The UK’s facilitation of illicit finance drives child undernutrition globally

Writes Sunit Bagree, Research Associate in the School of Global Studies and Senior Policy Advocacy Consultant at Results UK.

*The views in the following blog post are the personal views of the author and are not an official position of the School.*

In this blog post, Sunit Bagree explores the harm to populations in the Global South in areas like child undernutrition that can result when trade-related illicit financial flows extract wealth from an economy; he gives his take on the UK government’s response to the challenges of illicit financial flows – and calls on the UK to transform its stance.

My recent report for Results UK estimates that 20 of the countries worst affected by child undernutrition experienced at least $309.8 billion in trade-related illicit financial flows (IFFs) in 2024. Trade-related IFFs are widely regarded to be a major subset of IFFs as a whole, which the United Nations (UN) defines as ‘financial flows that are illicit in origin, transfer or use, that reflect an exchange of value and that cross country borders’.

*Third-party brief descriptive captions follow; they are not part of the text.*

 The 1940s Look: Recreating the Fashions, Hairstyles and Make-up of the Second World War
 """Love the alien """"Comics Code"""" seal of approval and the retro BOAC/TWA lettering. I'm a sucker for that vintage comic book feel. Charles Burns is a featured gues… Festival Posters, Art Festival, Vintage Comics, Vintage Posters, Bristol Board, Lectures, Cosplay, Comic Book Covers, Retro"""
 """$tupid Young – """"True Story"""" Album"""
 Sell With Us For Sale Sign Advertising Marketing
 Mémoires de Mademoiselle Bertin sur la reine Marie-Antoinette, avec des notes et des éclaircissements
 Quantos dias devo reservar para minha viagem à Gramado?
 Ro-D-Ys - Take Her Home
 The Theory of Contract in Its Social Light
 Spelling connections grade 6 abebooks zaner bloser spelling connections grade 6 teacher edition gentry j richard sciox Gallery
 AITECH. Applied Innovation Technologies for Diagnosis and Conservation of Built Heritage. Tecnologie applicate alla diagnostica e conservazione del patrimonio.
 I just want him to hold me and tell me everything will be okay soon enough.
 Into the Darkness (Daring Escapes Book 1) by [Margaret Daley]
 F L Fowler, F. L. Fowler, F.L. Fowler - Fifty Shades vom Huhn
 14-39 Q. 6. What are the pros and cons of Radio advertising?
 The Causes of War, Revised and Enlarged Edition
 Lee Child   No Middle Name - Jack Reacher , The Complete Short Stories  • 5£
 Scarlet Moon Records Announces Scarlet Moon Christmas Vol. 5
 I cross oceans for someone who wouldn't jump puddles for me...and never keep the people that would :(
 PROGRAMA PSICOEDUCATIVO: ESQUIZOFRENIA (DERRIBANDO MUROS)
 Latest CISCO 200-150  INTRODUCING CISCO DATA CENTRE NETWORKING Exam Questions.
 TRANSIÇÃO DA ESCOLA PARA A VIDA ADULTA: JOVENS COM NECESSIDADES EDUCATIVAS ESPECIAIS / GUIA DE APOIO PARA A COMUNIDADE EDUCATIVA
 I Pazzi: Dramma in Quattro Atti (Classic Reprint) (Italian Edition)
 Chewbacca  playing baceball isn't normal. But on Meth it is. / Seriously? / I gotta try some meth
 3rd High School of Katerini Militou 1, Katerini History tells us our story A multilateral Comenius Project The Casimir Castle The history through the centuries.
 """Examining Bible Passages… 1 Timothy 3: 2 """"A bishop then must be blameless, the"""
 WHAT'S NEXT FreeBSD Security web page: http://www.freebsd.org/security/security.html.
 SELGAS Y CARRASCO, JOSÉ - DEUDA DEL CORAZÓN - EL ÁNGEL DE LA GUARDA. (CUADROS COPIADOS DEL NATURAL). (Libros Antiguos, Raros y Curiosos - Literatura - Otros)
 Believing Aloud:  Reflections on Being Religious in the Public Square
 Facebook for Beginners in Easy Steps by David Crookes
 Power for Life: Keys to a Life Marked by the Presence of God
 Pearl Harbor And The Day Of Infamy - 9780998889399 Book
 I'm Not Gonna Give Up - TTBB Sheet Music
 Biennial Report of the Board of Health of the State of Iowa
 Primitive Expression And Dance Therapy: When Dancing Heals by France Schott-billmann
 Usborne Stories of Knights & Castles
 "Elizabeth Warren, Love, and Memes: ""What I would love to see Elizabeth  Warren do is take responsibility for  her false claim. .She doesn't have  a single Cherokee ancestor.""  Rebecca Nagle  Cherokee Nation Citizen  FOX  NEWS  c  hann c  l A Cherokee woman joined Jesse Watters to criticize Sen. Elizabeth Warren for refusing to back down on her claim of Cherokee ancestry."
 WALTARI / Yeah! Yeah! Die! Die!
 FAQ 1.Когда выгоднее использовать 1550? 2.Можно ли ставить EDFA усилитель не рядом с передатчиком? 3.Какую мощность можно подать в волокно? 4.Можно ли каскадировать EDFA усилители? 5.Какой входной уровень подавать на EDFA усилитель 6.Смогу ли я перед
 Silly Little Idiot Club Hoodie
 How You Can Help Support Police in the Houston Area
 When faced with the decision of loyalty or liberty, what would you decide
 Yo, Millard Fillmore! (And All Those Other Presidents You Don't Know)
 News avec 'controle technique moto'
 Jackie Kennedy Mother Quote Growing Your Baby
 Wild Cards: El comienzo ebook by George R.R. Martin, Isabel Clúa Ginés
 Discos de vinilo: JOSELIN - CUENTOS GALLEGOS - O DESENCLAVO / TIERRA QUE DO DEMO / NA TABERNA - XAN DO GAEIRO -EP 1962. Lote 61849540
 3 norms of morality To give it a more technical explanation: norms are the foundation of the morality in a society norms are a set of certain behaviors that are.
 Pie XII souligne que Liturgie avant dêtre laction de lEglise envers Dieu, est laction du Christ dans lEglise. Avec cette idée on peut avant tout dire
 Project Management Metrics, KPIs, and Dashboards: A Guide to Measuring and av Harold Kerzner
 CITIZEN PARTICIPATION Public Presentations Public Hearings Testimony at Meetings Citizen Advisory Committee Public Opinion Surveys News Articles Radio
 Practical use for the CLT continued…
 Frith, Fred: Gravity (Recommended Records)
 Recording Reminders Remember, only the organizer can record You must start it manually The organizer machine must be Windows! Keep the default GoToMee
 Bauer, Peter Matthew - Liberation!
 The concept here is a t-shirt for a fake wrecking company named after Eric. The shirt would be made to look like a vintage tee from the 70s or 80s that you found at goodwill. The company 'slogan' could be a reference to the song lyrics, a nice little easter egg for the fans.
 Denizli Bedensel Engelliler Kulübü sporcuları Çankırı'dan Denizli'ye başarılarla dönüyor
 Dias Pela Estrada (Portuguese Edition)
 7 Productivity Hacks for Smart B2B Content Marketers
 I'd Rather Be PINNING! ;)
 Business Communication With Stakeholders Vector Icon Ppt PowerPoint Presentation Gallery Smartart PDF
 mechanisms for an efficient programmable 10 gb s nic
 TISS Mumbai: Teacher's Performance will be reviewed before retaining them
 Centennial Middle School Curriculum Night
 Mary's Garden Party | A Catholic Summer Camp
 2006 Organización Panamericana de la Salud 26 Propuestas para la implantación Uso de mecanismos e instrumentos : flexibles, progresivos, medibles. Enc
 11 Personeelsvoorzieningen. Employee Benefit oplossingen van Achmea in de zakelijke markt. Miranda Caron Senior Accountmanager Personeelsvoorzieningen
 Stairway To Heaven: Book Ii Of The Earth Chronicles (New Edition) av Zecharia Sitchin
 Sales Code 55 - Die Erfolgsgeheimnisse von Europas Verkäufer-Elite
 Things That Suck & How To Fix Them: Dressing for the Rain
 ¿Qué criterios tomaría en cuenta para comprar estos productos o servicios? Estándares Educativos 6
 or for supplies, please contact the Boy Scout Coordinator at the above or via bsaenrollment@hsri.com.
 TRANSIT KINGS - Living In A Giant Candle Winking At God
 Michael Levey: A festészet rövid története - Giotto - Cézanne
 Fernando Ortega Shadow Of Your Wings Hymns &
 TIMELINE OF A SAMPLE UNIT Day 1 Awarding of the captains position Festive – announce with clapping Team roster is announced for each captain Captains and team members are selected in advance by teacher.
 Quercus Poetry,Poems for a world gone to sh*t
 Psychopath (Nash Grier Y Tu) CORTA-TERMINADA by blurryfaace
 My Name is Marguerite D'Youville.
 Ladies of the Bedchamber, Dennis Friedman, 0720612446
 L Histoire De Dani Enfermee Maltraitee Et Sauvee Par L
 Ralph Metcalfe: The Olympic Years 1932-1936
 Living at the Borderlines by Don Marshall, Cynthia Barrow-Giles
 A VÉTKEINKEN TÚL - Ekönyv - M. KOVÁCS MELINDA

Further, using the latest available data, my research conservatively estimates that government revenue losses from trade-related IFFs amounted to 86.3% of India’s and 65.1% of Nigeria’s domestically funded public health spending in 2023, respectively. It is therefore clear that significant funds could be raised by Global South governments, including those most challenged by child undernutrition, if IFFs were comprehensively tackled.

However, the British Government is failing to take the necessary steps domestically to end the UK’s status as a safe haven for illicit finance. Moreover, it is doing too little to directly assist Global South countries to combat IFFs, and at times even impedes them in relevant global forums.

Apapa Port Complex in Lagos, Nigeria, by dotun55 on flickr.com

The damage caused by trade misinvoicing

Trade misinvoicing is an illicit tax and commercial practice that generates trade-related IFFs. It may be defined as ‘a method for moving money illicitly across borders which involves the deliberate falsification of the value, volume, and/or type of commodity in an international commercial transaction of goods or services by at least one party to the transaction’. Trade misinvoicing has four main uses: evading customs duties and taxes, laundering the proceeds of criminal activity, circumventing quotas and capital controls, and claiming tax incentives.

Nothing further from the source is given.